We then want to check back in with our bodies. All being well that physically sensation should be feeling much better now. It could even have turned into a pleasant comfortableness. This would be a great sign.
However, if the physical sensation has not changed then we would rinse and repeat till it does. Why? Because the physical sensation is the holder of the trauma and the blockage, not the thoughts or images…
If this has been a successful EMDR session then I would expect to be agitated for a few days depending on how intense the blockage/trauma is. Even though the physical sensation and imagery all seem good, the narrative has to flow through fully to the unconscious. The unconscious works on a different time frame to the conscious.
The agitation is a sign that the unconscious is stirred up and is working on it. A few good night’s sleep usually has us feeling much better. We will never be bothered by that particular blockage/trauma again. We may well be bothered by others, but that one should be a done and dusted deal if all goes well.
This is really what letting go is about…
As mentioned before the same principles can be applied to any other techniques. In particular following the physical sensation is extremely important. For example, I could use a cleansing series of breaths to help clear something. The focus would be on breathing into the physical sensation until it becomes relaxed and dissipates. If it returns again at a later point then I know the clearing has not worked. Something more heavy duty might come into play then, say EMDR or hypnosis.
There is one final point I would like to make. An Intention is not a thought.
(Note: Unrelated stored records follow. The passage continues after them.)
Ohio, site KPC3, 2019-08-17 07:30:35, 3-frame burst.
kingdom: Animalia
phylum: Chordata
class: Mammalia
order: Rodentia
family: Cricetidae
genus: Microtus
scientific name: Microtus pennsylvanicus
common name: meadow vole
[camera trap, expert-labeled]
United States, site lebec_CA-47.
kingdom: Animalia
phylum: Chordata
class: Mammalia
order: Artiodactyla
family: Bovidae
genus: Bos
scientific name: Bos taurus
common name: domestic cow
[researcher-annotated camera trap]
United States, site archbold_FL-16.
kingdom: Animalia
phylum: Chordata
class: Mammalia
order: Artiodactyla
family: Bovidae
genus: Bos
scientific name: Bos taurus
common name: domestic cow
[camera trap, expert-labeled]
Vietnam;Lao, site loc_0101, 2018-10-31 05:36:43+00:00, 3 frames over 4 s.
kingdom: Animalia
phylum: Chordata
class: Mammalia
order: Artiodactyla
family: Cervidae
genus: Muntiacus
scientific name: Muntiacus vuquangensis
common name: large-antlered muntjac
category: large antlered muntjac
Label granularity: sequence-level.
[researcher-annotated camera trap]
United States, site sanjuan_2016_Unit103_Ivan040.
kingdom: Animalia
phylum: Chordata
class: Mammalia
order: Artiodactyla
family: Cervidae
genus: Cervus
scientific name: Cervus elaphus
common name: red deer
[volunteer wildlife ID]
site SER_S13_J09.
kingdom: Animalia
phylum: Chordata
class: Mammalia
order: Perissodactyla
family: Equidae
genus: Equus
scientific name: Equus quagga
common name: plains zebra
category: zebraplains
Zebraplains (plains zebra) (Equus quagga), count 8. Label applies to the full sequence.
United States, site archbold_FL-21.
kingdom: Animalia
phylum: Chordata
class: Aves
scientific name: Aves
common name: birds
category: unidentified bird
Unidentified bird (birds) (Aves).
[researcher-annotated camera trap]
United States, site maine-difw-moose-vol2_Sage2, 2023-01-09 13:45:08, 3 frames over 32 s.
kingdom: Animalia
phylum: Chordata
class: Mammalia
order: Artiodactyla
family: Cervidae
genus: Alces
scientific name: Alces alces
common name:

People seem to think that a statement of intent is the ‘intention’. The focus for most people is on the statement portion while completely forgetting the intention part.
The way people seem to approach intention is to formulate all these laws and rules in regard to a statement of intent. The implicit belief is that if we get these laws and rules right, then we will have a perfect statement of intent which in turn will create a desired outcome. We might well have a perfectly formed STATEMENT of intent, but the statement is not the intention.
The purpose of a statement of intent is to help clarify our aims and goals in life. It is only there as a guide.
Our actual intention is more like a pre-cursor to a thought or affirmation. It is a state of being. For example, tomorrow I am visiting my friends. I have intended to be loving towards them. My intent are not my silly thoughts, it is the state of nascent lovingness towards them… it is like I am approaching love and when I see them love will flourish. That is what I mean by intent.
Always remember that when it comes to manifesting it may take many years to become an overnight success. Manifesting is not about money falling from the skies, it’s about opportunity knocking in most instances.
I hope this article has helped a little to clear up some of the things needed to manifest more successfully.